** Records follows **
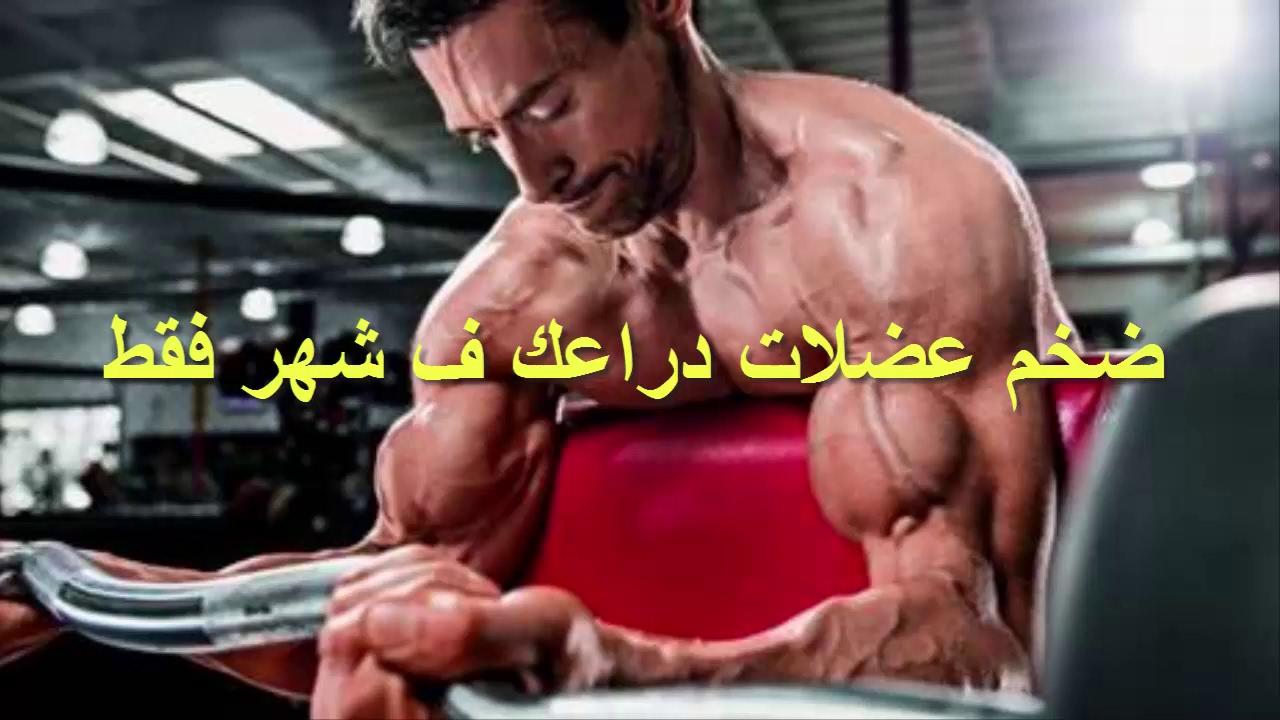 كيفية الحصول ع عضلات دراع ضخمة ف شهر واحد فقط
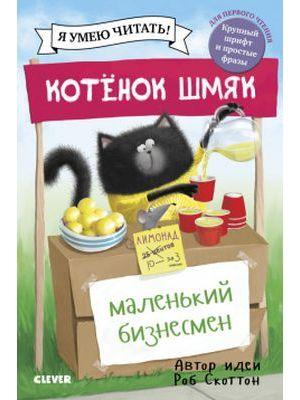 Котенок Шмяк. Котенок Шмяк - маленький бизнесмен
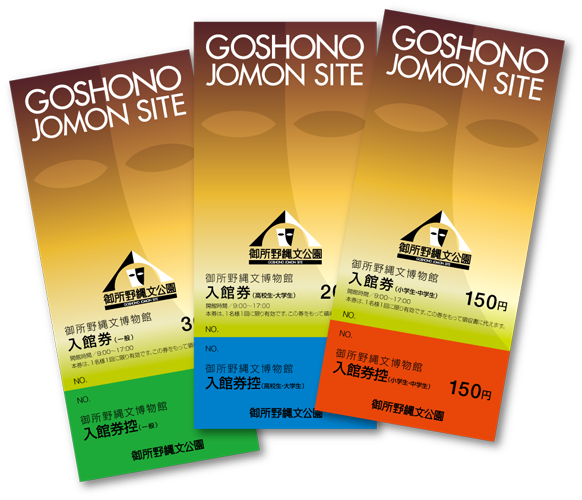 goshono04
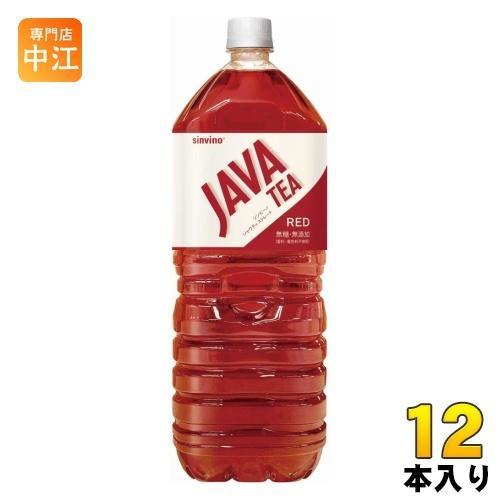 大塚食品 シンビーノ ジャワティストレートレッド 2L ペットボトル 12本 (6本入×2 まとめ買い)|nakae-web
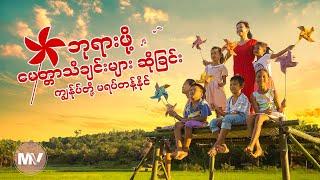 2020 Myanmar Gospel Song (ဘုရားဖို့ မေတ္တာသီချင်းများ ဆိုခြင်း ကျွန်ုပ်တို့ မရပ်တန့်နိုင်) MV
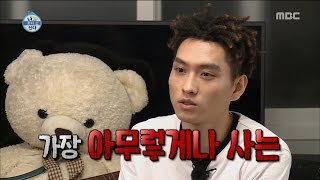 [I Live Alone] 나 혼자 산다 - C Jamm, Free Single Life Revealed! 20160826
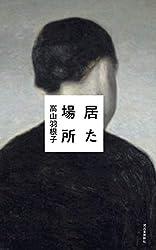 高山羽根子『居た場所』(河出書房新社)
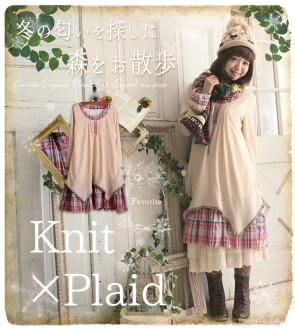 Easy knit Mori girl knit and check in looking for the scent of winter woods walk ニットレイヤードワン piece fs3gm * natural buttons and hand-made decorations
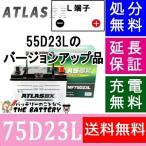 55D23L バッテリー 送料無料 アトラス カーバッテリー 自動車用バッテリー (互換 55D23L/60D23L/65D23L/70D23L/75D23L/80D23L/85D23L )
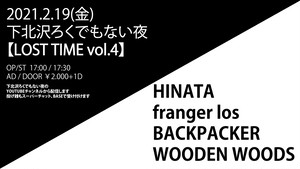 【LOST TIME vol.4】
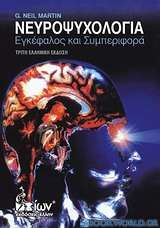 Νευροψυχολογία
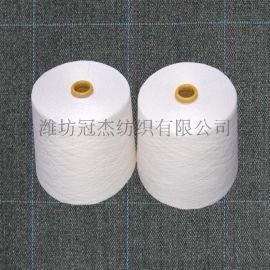 环锭纺45支人棉纱喷气织布用纱现货供应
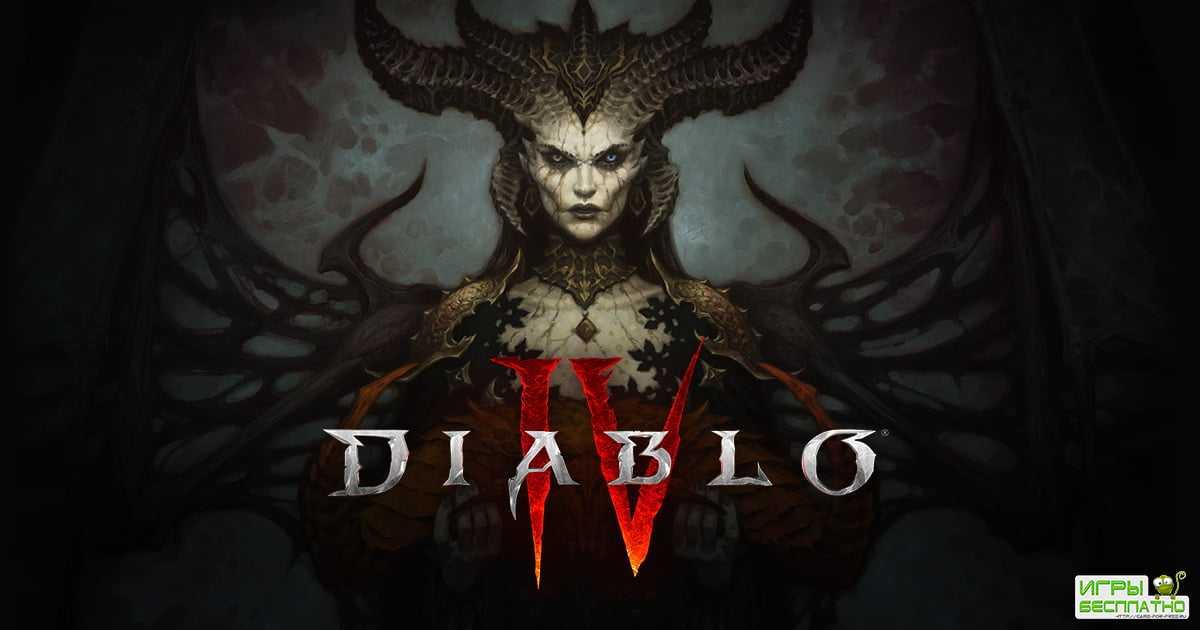 В Diablo 4 будет не полный сюжет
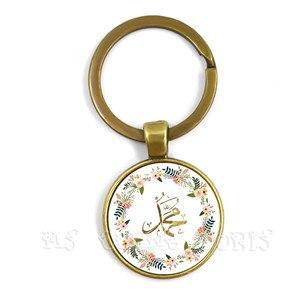 Image 2 - 아랍어 이슬람 무슬림 알라 매력 열쇠 고리 알라 기호 3D 인쇄 유리 돔 카보 숑 열쇠 고리 종교 보석 선물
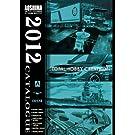 アオシマ総合カタログ2012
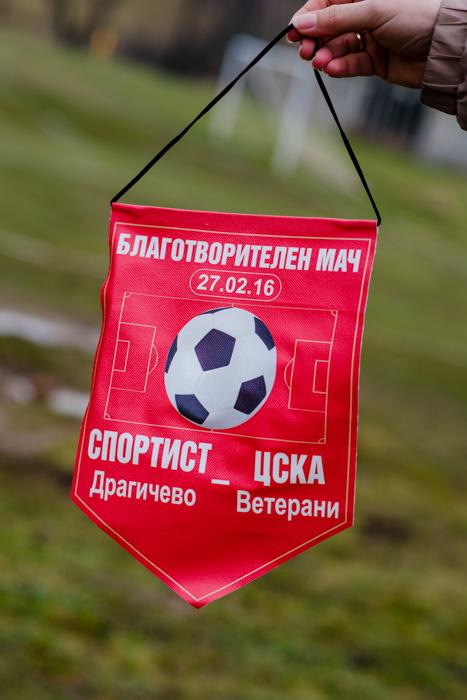 Спортист - ЦСКА София 18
** End of Records **
## How to complete this task
Everything in the listing except the pictures must come back exactly as written.

## Answer to this problem
 كيفية الحصول ع عضلات دراع ضخمة ف شهر واحد فقط
 Котенок Шмяк. Котенок Шмяк - маленький бизнесмен
 goshono04
 大塚食品 シンビーノ ジャワティストレートレッド 2L ペットボトル 12本 (6本入×2 まとめ買い)|nakae-web
 2020 Myanmar Gospel Song (ဘုရားဖို့ မေတ္တာသီချင်းများ ဆိုခြင်း ကျွန်ုပ်တို့ မရပ်တန့်နိုင်) MV
 [I Live Alone] 나 혼자 산다 - C Jamm, Free Single Life Revealed! 20160826
 高山羽根子『居た場所』(河出書房新社)
 Easy knit Mori girl knit and check in looking for the scent of winter woods walk ニットレイヤードワン piece fs3gm * natural buttons and hand-made decorations
 55D23L バッテリー 送料無料 アトラス カーバッテリー 自動車用バッテリー (互換 55D23L/60D23L/65D23L/70D23L/75D23L/80D23L/85D23L )
 【LOST TIME vol.4】
 Νευροψυχολογία
 环锭纺45支人棉纱喷气织布用纱现货供应
 В Diablo 4 будет не полный сюжет
 Image 2 - 아랍어 이슬람 무슬림 알라 매력 열쇠 고리 알라 기호 3D 인쇄 유리 돔 카보 숑 열쇠 고리 종교 보석 선물
 アオシマ総合カタログ2012
 Спортист - ЦСКА София 18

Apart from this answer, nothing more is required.